#### How to complete this task
In the records below, find each line with "patterns" and copy it.

#### Source material

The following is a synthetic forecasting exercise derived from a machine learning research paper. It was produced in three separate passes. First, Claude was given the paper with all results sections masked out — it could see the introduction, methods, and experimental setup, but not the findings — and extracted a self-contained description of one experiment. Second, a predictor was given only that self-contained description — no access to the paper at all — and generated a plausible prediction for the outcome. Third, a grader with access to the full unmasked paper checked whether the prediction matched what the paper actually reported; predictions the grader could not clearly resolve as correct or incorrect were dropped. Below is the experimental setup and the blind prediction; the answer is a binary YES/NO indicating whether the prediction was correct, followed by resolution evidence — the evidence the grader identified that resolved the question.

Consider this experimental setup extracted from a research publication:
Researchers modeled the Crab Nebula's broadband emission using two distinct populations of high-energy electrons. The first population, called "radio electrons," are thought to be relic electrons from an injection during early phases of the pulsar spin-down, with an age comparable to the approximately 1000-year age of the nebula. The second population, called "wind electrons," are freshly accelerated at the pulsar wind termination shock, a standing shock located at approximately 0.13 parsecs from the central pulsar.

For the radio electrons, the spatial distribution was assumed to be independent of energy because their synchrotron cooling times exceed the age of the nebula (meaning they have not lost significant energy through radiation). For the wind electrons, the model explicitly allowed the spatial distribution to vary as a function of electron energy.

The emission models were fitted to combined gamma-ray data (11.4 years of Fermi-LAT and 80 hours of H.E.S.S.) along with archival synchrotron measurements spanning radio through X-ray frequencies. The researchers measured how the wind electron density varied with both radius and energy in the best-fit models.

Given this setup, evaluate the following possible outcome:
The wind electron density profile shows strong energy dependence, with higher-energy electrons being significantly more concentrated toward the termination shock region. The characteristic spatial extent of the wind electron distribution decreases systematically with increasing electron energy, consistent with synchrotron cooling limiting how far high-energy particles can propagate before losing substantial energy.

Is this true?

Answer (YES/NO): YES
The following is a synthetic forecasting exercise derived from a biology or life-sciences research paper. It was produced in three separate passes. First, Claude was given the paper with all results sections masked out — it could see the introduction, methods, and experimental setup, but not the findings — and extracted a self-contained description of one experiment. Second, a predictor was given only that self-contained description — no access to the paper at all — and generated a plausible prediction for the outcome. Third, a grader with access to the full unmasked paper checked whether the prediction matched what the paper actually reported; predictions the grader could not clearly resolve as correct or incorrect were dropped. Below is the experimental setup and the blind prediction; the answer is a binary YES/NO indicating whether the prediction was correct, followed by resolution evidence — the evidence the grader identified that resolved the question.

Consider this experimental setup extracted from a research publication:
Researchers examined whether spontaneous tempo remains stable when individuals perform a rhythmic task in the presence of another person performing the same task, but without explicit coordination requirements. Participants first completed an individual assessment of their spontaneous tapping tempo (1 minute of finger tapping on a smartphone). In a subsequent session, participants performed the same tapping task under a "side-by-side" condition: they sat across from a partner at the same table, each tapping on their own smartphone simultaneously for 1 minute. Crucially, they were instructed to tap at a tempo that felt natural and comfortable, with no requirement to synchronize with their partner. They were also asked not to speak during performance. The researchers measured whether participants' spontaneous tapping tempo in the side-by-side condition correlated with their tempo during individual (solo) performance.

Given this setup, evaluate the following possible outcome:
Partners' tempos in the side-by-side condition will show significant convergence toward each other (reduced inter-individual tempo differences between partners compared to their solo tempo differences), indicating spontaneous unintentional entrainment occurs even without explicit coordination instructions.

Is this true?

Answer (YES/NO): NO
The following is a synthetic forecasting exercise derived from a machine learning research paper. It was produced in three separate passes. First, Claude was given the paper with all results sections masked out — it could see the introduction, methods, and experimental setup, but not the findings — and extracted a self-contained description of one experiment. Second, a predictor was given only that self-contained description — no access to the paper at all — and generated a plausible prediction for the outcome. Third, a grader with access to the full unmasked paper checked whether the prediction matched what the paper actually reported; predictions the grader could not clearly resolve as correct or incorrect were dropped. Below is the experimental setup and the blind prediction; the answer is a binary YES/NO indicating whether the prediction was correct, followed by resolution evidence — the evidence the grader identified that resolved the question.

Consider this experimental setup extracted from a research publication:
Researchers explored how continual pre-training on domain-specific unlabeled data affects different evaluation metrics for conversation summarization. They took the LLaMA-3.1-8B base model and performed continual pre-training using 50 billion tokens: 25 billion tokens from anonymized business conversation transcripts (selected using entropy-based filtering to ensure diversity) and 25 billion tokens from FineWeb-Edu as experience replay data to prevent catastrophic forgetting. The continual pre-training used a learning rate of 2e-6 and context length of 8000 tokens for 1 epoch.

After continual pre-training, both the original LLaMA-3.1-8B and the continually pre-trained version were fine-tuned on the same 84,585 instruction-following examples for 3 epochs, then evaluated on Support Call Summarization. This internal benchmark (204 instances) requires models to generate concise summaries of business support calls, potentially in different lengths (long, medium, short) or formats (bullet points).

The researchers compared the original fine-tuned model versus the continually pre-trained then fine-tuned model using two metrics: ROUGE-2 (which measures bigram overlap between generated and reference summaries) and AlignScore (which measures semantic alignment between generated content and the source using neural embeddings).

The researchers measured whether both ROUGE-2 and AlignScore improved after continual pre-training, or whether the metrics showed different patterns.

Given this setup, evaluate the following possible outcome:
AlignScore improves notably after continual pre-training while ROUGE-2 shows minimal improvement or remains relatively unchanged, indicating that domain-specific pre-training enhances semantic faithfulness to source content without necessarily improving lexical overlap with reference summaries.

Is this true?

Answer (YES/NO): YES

==

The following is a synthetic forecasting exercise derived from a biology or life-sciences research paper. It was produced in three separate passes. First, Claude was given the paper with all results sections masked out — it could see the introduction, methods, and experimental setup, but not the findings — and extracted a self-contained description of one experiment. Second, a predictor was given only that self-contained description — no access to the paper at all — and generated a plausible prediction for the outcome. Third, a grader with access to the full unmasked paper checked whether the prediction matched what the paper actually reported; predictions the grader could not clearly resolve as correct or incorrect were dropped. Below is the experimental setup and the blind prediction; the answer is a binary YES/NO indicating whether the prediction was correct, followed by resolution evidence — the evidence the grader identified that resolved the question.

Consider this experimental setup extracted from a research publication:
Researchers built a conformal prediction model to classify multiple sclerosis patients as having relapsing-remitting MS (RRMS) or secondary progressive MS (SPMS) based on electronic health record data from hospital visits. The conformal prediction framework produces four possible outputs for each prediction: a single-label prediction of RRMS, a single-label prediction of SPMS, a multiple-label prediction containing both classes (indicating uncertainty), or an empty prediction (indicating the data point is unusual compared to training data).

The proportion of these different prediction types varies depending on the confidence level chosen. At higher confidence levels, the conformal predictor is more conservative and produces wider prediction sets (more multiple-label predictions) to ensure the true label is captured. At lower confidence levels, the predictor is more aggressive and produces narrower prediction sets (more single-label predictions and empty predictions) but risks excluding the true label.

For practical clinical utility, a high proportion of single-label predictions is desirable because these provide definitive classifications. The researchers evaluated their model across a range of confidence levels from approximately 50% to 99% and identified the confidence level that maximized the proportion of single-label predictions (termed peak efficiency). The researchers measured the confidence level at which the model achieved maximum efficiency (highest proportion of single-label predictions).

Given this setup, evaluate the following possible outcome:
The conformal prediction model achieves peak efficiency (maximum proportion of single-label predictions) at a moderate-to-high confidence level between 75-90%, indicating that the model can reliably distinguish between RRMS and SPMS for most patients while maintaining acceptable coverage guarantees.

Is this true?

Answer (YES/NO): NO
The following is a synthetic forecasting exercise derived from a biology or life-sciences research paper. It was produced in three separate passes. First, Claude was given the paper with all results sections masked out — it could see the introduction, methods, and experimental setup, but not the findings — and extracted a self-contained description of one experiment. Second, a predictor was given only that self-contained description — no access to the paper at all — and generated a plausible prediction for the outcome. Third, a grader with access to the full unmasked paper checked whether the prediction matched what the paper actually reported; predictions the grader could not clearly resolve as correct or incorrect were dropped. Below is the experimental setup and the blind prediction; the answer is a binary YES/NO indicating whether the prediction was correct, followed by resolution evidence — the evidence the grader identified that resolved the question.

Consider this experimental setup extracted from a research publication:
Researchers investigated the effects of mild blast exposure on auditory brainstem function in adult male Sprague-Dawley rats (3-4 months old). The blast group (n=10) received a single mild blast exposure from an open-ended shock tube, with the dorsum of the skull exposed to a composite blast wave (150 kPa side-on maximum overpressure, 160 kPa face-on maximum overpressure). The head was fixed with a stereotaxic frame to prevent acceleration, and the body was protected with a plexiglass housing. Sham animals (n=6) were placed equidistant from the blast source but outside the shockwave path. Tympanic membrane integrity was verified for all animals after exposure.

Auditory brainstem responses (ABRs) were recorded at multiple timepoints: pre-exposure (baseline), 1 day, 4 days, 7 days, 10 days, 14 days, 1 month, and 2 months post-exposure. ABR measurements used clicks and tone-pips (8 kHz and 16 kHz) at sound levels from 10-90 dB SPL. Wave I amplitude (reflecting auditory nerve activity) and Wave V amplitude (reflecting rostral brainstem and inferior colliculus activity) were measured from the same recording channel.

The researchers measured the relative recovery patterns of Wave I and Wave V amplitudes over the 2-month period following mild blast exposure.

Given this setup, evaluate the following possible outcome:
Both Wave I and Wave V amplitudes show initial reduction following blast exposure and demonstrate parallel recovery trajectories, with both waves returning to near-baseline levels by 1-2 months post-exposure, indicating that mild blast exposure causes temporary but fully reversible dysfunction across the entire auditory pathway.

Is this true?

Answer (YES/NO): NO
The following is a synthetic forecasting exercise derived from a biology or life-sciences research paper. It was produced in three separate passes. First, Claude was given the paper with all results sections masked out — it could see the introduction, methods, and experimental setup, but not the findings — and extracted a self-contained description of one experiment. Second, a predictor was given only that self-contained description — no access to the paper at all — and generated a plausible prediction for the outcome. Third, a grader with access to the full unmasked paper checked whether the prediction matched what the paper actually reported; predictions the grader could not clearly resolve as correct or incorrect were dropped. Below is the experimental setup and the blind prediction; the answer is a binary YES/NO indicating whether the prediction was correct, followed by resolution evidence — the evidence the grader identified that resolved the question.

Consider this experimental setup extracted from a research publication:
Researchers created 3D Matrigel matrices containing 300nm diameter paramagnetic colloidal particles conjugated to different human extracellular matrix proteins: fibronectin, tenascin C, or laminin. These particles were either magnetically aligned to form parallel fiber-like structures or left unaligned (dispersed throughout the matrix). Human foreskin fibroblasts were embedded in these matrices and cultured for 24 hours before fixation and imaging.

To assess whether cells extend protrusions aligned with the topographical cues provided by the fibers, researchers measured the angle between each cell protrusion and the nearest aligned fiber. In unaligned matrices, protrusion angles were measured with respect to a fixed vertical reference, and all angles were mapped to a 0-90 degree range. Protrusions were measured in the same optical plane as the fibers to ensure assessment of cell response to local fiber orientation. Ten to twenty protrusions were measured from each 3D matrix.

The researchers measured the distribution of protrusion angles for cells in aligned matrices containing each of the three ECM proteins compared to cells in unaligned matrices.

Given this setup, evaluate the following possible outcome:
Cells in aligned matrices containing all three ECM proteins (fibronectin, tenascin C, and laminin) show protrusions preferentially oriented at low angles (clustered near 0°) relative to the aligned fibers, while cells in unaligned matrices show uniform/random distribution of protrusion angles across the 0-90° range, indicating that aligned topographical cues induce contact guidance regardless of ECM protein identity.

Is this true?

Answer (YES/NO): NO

---

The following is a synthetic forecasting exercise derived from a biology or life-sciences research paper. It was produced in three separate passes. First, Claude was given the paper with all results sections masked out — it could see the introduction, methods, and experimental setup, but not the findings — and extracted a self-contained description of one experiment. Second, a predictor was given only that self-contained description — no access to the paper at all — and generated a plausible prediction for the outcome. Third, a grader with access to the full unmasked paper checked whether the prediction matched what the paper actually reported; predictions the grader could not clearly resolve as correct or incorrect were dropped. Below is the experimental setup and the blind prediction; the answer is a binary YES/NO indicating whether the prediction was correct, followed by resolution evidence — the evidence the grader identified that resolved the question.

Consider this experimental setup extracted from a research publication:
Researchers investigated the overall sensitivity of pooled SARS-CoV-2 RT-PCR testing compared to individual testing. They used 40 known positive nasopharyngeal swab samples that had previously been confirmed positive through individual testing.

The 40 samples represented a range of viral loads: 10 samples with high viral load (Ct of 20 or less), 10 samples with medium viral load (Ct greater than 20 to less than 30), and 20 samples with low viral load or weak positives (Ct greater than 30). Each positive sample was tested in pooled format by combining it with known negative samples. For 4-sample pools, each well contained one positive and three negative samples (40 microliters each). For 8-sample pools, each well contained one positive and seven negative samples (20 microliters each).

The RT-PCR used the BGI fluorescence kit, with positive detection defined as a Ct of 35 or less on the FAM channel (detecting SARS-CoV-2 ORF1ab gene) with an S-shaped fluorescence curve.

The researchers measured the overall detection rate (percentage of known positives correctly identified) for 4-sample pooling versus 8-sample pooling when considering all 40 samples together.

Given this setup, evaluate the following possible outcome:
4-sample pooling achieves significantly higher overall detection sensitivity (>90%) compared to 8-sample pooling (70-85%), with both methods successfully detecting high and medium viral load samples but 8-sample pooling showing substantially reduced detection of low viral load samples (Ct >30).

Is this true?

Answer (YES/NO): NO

#### Result for this exercise
The researchers measured whether both ROUGE-2 and AlignScore improved after continual pre-training, or whether the metrics showed different patterns.
The researchers measured the relative recovery patterns of Wave I and Wave V amplitudes over the 2-month period following mild blast exposure.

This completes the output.